## Что сделать
1. Изложите содержание подборки стихов из Унгаретти в трех предложениях.
2. Выпишите из подборки стихов Унгаретти отрывок, начиная со слов «Из Джузеппе Унгаретти.» и заканчивая словами «Идол изящный, речка-подросток.».
3. Напишите, что могло бы идти дальше в подборке стихов Унгаретти после ее последней строки.

++++ Фрагмент текста

Из Джузеппе Унгаретти. Источник. Две ноты. Тень

ИСТОЧНИК

1927



Угаснув почти совсем,
Вновь заблистало небо,
Из глаз проливая источник.

Змея ожила –
Идол изящный, речка-подросток.
Душа. Лето, вернувшееся из ночи.
Небо грезит во сне.

Проси, я люблю тебя слушать,
Изменчивая могила!



________________________________________________________

ДВЕ НОТЫ

1927



Травам ручеек завивает косы,

Сердитое озеро
Серым небом оскорблено.



_______________________________________________________

ТЕНЬ

1927

Человек, все надеешься, все не знаешь покоя, –
Тень усталая в золоте пыльцы световой.

++++++++
++++ Представленные данные

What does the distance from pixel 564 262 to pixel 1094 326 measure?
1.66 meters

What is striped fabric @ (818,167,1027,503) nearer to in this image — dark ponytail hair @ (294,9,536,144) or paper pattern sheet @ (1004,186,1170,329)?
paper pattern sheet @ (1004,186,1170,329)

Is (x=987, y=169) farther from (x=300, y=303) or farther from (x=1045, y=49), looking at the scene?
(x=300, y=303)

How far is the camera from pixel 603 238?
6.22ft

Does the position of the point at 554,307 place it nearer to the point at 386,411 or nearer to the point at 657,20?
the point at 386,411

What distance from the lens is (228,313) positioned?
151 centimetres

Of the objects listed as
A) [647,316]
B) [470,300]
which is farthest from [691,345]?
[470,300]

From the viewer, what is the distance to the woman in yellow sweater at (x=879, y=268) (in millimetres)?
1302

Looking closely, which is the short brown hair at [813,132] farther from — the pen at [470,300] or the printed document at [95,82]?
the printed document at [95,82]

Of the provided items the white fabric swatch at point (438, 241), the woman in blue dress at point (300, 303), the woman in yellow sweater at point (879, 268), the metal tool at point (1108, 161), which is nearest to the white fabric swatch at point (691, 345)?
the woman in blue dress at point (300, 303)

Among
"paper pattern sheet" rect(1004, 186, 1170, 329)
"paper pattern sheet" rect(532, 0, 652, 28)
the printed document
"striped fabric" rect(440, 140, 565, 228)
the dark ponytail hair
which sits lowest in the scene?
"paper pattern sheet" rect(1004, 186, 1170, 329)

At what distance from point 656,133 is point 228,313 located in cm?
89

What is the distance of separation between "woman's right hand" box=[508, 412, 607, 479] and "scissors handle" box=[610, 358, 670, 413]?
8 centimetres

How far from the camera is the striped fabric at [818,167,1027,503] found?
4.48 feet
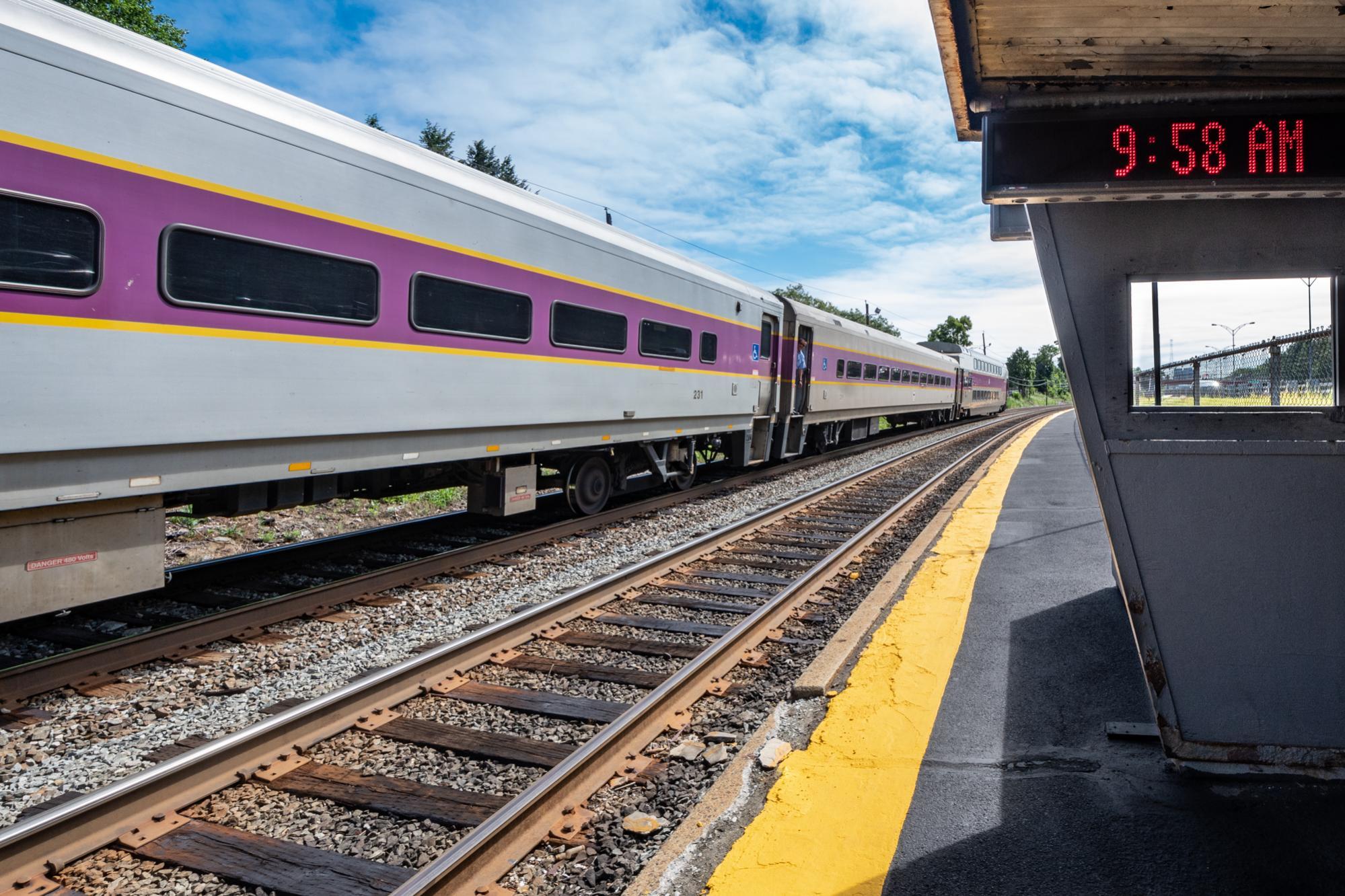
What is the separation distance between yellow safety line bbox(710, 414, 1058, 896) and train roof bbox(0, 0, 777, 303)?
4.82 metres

++++++++
++++ Представленные данные

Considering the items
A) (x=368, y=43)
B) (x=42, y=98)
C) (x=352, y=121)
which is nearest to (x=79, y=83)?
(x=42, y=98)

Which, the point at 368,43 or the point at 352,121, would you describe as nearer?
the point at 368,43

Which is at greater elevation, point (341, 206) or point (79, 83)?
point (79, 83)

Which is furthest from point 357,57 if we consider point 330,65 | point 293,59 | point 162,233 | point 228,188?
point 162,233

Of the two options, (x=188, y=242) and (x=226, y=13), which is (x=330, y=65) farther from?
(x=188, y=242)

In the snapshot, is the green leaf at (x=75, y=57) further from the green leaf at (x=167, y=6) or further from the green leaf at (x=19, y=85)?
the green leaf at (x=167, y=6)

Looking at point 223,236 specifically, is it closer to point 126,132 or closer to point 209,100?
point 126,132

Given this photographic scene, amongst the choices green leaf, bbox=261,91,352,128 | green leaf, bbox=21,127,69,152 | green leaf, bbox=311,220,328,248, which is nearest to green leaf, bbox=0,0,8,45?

++++++++

## Ответы к заданиям
1. Подборка состоит из трех стихотворений из Джузеппе Унгаретти, датированных 1927 годом: «Источник», «Две ноты» и «Тень». В «Источнике» почти угасшее небо вновь заблистало, а в «Двух нотах» ручеек завивает травам косы и сердитое озеро оскорблено серым небом. «Тень» обращена к человеку, который все надеется и не знает покоя.

2.
Из Джузеппе Унгаретти. Источник. Две ноты. Тень

ИСТОЧНИК

1927



Угаснув почти совсем,
Вновь заблистало небо,
Из глаз проливая источник.

Змея ожила –
Идол изящный, речка-подросток.

3.
Остаток тепла на исходе, лишь пара мгновений, 
И дальше пойдешь во мраке - неразличимою тенью…
 








Образность стихотворения «Родник» может показаться усложненной; требуется некоторая привычка к мировоззрению и поэтическому языку Унгаретти, чтобы размышлять вместе с ним над картиной вечернего дождя. На самом закате солнца небо затянуло облаками, и из-за них пробиваются на горизонте последние лучи. Из облака льет дождь, капли покрыли рябью воду речки, петляющей в долине, отчего ее поверхность становится похожа на кожу ползущей змеи. Называя эту речку-змею «изящным идолом», поэт вспоминает, вероятно, эпизод из Библии, когда Моисей воздвиг на высоком столбе изображение медного змея. Эта ассоциация побуждает его поменять в воображении местами небо и землю: речка-змея оказывается в вышине, а небо – внизу. Капли дождя оказываются источником, выходящим из неба, словно из недр земли.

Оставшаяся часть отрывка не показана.